Avoid common Oracle Recovery mistakes

Donald K. Burleson's picture

Even Oracle Certified DBAs cringe at the thought of performing a real-world database recovery. As disk and hardware has become super-stable, many Oracle DBAs have never experienced the adrenaline rush of a full-blown Oracle recovery.

With a mission critical database at-stake, these Oracle recoveries are often performed under great stress, especially when thousands of employees cannot do their jobs until you have recovered their Oracle system.

I am amazed how many Oracle shops do not discover that their backups are bad until they are doing a mission-critical recovery. The most common causes of backup include:

  • Cold backups while the database is running - This is a very common Oracle backup error. When you restore the media, Oracle will not open the database because the system change numbers (SCN) in the file headers do not match.

  • Bad Media - Many Oracle backups do not check the media to ensure that the database has been successfully written to the backup tape or disk. I have seen many cases where the backup writes and empty of incomplete backup, or where parity checks exist. Some shops re-read their backups to ensure against parity errors.

  • No ARCHIVELOG mode - I have seen many shops who only discover that they cannot roll-forward until they attempt a recovery. Many DBAs have lost their jobs when they must tell management that many days of work has been lost forever.

  • Bad hot backups - There are many ways to perform a hot backup, and many of them will not work properly. Hot backups are tricky, and the prudent DBA will insist that the recovery from the hot backup is tested, or at least get a CYI memo from management if they refuse to test their Oracle recovery capabilities. Remember, someone IS going to be fired when a mission-critical database cannot be restored, and this memo could save your job.

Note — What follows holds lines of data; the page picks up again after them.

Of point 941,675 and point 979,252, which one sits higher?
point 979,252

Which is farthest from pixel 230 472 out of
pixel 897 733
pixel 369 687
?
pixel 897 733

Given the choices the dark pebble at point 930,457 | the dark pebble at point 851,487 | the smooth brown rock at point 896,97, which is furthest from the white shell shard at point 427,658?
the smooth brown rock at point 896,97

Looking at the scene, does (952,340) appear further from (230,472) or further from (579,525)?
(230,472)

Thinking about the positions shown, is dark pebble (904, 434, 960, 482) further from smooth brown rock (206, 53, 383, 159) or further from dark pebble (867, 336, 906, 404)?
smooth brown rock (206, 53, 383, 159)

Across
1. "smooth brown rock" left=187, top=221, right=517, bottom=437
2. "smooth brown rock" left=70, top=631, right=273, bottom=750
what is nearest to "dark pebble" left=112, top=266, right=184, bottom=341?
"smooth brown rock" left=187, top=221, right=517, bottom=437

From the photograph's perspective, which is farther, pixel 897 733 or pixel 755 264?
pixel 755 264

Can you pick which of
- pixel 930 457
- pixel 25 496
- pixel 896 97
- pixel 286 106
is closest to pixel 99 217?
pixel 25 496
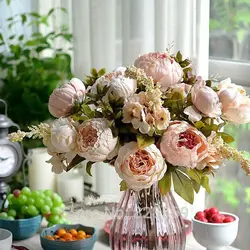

There are also areas of Oracle database recovery where the DBA could make a serious error. These mistakes are often the result of stress and poor judgment, and even Oracle Technical Support may fail to insist of these precautions. Here are two common Oracle recovery issues to avoid:

Back-up your failed database first

The very first task of an Oracle DBA should be to back-up the corrupt database. Sadly, many Oracle shops do not test their recoveries, and in cases where you discover that your backups are not recoverable, you may be glad that you have a copy of the original corrupt database.

Rarely force open a bad recovery

When an Oracle database recovery is corrupt the Oracle database will not open. This is for a good reason and it is Oracle's way of preventing the serious complications of having to manually repair thousands of corrupt database blocks. When a recovered database will not open you have three choices:

  1. Go to an earlier backup - It is far better to have a longer roll-forward period than to have to repair Oracle corruption.

  2. Restore the initial failed database - This may have less manual repair time than forcing open a bad recovery

  3. Force-open the database - It amazes me how many Oracle DBAs will have a failed recovery and call Oracle Technical Support asking them to force-open the database without considering other alternatives. Forcing-open a corrupt database is a last-resort and should only be done with the help of Oracle Technical Support and when there are no other options. At this juncture, many Oracle DBAs will realize that they are going to be fired anyway, and walk off the job.

In sum, the Oracle DBA is the custodian of the database and they must be prudent and cautious with their mission-critical system and always follow best-practices to ensure recoverability of the Oracle system.